▸ **練習問題**
1. 寒行の記事では、僧侶を中心に寺堂や道場で行う寒行としてどんな修行が挙げられていますか？すべて答えてください。
2. エントリから、語「dress」を含む行をすべて抜き出してください。大文字と小文字は区別します。

▸ **記事**
-*-*-
「寒中」(寒の内)の約30日の間に、
寒苦(かんく)に耐えて行う修行を行うことです。
寒行(かんぎょう)
「寒行」(かんぎょう)とは、「寒中修行」の略で、
小寒から節分までの「寒中」の30日間に、
寒苦に耐え、寒さを耐えしのんで行なう
修行のことです。
寒苦(かんく)
寒さによる苦しみ、凍えるような寒さ、
冬の辛い寒さのこと。
一年中で最も寒い時期の修行であるために、
厳しい苦行となりますが、
その苦行が多くの功徳(くどく)をもたらす
という信仰が背景にあります。
一般に「寒行」には、
僧侶を中心とした寺堂や道場での
座禅・誦経・念仏・題目の他、
鉦を叩きながら民家の軒先や社寺を巡って
念仏や和讃(わさん)を唱えるなどがあります。
「和讃」(わさん)
和語(日本語)で、仏・菩薩・高僧の
徳や教えを讃える歌のこと。
-*-*-
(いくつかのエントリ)
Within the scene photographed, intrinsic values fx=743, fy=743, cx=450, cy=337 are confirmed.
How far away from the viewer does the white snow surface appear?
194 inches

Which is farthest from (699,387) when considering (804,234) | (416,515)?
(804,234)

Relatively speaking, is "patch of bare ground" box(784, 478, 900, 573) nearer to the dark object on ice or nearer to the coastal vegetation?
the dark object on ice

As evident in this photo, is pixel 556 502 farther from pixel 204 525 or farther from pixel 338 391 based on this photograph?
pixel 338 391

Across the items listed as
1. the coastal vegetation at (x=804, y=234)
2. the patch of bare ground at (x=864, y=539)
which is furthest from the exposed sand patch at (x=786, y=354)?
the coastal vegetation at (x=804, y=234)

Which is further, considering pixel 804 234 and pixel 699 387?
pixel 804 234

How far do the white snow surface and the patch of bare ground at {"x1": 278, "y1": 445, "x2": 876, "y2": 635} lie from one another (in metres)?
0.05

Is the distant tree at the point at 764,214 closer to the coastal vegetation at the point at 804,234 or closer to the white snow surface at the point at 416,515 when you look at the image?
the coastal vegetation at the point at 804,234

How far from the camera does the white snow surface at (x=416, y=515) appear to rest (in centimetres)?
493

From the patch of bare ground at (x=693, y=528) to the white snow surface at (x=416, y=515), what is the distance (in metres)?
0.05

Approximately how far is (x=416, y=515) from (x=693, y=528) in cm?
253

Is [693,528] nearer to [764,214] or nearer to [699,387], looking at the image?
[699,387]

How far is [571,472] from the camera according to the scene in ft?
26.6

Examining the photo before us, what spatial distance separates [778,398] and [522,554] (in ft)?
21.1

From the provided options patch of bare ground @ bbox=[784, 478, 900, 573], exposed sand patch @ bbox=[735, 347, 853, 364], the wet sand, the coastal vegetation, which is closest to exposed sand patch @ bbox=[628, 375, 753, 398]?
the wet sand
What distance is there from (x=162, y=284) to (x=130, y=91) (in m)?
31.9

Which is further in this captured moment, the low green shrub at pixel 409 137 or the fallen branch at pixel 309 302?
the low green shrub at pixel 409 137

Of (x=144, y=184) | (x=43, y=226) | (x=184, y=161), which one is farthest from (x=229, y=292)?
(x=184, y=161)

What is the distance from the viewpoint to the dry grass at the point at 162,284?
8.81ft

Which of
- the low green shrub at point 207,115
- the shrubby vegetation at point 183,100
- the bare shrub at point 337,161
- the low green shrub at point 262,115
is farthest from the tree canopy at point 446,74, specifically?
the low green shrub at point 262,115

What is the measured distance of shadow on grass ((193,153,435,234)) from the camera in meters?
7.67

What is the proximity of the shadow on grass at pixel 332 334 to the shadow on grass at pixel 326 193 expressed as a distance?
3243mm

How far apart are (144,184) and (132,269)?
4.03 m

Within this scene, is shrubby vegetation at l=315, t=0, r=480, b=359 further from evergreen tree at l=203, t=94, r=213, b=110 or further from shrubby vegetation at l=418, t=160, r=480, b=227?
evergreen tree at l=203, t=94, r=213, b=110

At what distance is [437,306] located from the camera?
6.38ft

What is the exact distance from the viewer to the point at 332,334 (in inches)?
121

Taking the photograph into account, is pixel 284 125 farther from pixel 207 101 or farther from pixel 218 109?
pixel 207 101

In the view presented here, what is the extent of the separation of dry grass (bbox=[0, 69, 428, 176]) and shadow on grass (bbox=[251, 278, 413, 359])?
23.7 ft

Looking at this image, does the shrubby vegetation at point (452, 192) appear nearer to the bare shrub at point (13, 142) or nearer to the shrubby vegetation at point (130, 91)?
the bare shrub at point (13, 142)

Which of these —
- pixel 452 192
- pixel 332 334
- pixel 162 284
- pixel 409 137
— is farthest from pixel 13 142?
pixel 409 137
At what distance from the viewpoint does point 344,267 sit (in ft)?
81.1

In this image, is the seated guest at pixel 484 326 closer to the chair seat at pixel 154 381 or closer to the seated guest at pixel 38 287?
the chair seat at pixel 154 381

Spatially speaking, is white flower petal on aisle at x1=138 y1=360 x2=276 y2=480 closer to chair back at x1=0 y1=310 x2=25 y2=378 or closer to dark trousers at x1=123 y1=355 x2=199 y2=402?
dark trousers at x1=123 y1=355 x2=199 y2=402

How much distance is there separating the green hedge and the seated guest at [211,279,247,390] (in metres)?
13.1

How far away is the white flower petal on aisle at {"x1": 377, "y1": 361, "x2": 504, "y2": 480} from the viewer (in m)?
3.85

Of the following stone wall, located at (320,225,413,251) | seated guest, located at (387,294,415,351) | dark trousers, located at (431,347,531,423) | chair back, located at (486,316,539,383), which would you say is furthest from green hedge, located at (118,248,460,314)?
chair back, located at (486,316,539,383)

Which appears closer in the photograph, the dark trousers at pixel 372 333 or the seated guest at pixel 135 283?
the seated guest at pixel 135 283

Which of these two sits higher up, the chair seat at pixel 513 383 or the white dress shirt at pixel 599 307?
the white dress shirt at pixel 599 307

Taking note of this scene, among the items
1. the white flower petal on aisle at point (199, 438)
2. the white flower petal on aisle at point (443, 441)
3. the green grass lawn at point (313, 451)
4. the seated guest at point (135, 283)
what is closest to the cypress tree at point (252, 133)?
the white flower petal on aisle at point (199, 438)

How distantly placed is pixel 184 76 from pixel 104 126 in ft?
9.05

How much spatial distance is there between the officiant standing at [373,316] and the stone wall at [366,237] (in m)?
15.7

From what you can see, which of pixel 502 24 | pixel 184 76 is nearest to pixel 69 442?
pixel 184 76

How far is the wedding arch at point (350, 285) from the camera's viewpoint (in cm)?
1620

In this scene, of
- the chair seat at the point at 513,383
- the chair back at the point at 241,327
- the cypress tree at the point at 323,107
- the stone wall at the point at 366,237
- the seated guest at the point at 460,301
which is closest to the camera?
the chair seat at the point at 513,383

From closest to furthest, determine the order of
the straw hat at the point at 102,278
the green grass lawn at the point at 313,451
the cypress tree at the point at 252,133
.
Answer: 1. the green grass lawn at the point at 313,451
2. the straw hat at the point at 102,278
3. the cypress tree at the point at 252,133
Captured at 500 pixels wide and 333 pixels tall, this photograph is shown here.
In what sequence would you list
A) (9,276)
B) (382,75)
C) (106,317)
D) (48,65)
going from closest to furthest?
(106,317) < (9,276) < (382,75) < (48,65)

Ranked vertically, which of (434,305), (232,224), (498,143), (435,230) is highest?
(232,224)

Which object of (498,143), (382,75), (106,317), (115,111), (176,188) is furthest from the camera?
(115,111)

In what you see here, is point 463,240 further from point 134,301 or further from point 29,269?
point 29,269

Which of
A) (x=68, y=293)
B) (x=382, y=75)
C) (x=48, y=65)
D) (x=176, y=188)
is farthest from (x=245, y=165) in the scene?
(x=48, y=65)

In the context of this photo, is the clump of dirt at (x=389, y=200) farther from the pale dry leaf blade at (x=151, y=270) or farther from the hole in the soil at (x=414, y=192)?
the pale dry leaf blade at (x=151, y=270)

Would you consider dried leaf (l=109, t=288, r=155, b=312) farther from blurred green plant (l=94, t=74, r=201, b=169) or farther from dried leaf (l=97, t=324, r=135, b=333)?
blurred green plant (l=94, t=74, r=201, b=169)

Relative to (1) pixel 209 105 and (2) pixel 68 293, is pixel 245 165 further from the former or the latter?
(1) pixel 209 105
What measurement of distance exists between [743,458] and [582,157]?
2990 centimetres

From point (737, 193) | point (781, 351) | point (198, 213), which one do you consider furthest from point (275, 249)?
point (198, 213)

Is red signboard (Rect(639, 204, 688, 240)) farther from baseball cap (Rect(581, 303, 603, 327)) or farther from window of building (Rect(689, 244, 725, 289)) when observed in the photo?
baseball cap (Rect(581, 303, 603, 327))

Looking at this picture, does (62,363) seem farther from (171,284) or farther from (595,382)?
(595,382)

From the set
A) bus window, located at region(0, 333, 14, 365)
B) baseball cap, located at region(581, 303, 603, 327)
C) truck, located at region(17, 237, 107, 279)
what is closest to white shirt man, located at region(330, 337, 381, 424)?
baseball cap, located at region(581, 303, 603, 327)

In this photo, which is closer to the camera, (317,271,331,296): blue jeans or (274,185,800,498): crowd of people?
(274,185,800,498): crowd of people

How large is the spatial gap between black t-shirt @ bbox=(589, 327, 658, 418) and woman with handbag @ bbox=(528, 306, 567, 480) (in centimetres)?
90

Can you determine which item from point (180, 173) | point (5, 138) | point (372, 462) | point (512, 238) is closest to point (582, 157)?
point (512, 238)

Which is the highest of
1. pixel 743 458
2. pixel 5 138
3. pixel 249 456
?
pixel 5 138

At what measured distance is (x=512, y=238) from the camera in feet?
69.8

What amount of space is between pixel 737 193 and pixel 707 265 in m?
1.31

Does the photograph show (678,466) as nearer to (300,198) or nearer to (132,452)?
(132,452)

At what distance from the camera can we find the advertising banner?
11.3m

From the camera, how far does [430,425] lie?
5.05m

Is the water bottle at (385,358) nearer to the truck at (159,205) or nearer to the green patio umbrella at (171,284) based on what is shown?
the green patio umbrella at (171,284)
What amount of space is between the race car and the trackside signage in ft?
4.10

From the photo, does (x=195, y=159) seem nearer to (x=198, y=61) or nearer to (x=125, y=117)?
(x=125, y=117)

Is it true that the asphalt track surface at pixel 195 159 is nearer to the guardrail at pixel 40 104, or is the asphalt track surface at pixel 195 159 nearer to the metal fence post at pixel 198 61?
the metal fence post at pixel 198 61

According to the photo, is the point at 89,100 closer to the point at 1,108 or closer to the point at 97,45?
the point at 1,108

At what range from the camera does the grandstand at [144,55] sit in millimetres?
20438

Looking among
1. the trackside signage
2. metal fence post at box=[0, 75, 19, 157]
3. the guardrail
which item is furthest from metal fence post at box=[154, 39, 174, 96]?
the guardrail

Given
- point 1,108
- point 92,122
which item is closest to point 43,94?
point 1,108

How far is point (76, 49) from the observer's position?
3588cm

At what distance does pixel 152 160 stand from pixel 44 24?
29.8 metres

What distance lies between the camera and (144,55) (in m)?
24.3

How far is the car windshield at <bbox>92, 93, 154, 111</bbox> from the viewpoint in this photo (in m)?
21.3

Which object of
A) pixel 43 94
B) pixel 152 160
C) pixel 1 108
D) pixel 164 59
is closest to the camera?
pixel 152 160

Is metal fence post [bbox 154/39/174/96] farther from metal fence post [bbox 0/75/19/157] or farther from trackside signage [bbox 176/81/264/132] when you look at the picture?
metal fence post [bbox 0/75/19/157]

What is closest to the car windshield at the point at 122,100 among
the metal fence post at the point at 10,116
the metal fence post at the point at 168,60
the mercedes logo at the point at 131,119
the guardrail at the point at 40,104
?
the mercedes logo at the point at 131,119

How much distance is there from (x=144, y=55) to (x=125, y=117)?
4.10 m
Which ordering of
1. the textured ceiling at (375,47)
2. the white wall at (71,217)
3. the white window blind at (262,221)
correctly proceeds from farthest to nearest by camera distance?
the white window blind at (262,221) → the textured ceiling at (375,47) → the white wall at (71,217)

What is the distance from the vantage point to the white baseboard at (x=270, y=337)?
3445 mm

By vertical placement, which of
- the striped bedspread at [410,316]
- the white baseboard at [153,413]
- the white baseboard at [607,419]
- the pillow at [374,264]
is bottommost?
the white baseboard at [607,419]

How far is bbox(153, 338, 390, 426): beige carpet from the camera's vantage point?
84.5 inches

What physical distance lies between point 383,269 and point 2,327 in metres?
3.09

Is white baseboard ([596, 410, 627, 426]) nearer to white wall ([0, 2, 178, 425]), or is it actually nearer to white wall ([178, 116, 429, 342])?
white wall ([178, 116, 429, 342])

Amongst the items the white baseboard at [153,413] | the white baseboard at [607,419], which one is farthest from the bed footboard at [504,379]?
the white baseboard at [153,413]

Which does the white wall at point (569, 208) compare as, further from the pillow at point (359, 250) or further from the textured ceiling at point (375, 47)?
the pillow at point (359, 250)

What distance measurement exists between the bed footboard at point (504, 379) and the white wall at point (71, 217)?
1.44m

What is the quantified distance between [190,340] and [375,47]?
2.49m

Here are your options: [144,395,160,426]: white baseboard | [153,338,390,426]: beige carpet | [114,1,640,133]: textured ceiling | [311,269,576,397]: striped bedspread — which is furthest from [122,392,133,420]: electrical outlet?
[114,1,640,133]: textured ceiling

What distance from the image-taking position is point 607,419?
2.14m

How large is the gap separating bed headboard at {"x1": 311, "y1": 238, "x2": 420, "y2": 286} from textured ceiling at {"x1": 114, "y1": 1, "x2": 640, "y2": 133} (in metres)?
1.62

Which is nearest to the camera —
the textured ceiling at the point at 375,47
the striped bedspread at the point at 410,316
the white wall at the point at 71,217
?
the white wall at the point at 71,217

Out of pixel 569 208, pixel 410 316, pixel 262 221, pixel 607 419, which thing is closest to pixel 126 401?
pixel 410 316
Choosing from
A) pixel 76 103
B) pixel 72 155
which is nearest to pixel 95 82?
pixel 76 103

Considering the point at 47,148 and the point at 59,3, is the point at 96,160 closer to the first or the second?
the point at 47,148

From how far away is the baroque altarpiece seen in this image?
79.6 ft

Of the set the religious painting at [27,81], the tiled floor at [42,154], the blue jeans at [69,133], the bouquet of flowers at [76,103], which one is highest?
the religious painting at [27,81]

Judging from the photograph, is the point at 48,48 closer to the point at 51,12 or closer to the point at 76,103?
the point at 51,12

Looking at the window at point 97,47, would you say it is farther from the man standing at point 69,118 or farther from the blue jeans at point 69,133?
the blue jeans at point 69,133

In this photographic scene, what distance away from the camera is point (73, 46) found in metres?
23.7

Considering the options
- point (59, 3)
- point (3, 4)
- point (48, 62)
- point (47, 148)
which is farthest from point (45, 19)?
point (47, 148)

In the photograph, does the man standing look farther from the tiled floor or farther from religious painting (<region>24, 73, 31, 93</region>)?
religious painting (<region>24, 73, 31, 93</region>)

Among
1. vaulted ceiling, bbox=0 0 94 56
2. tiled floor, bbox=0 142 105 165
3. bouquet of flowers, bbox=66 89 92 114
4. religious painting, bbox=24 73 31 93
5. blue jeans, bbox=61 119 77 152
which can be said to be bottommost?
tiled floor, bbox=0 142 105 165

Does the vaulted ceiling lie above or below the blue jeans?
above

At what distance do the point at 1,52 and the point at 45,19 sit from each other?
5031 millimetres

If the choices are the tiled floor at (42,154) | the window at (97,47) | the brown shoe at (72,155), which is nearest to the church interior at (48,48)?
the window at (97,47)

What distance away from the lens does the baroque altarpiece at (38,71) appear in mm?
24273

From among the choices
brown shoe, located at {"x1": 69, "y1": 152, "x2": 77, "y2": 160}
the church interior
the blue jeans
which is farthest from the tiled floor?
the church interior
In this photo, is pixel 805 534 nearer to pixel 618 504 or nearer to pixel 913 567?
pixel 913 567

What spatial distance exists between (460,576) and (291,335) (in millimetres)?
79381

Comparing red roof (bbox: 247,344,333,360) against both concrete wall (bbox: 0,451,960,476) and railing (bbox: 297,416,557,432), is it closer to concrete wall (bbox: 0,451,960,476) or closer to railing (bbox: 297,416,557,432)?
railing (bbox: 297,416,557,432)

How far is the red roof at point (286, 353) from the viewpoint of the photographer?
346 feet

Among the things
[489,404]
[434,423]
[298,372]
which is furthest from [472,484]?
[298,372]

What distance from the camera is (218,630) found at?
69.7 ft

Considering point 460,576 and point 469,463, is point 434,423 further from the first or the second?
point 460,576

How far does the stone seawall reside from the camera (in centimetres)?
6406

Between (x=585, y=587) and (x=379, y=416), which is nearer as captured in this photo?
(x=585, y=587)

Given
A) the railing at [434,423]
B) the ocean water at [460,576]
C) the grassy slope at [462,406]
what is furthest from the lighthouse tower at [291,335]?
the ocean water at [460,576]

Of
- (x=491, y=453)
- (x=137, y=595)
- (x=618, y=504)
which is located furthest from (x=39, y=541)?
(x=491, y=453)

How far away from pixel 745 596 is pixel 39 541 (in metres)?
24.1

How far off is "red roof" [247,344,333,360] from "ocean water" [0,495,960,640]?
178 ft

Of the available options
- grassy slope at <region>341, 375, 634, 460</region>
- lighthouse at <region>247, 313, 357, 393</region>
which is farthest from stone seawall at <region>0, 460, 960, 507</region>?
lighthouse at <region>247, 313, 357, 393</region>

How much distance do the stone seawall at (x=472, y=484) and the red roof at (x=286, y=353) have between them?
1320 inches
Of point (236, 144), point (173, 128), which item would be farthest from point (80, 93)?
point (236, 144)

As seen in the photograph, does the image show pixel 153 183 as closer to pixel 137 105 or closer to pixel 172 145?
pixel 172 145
-*-*-
▸ **模範解答**
1. 座禅、誦経、念仏、題目

2.
Which of these two sits higher up, the chair seat at pixel 513 383 or the white dress shirt at pixel 599 307?
the white dress shirt at pixel 599 307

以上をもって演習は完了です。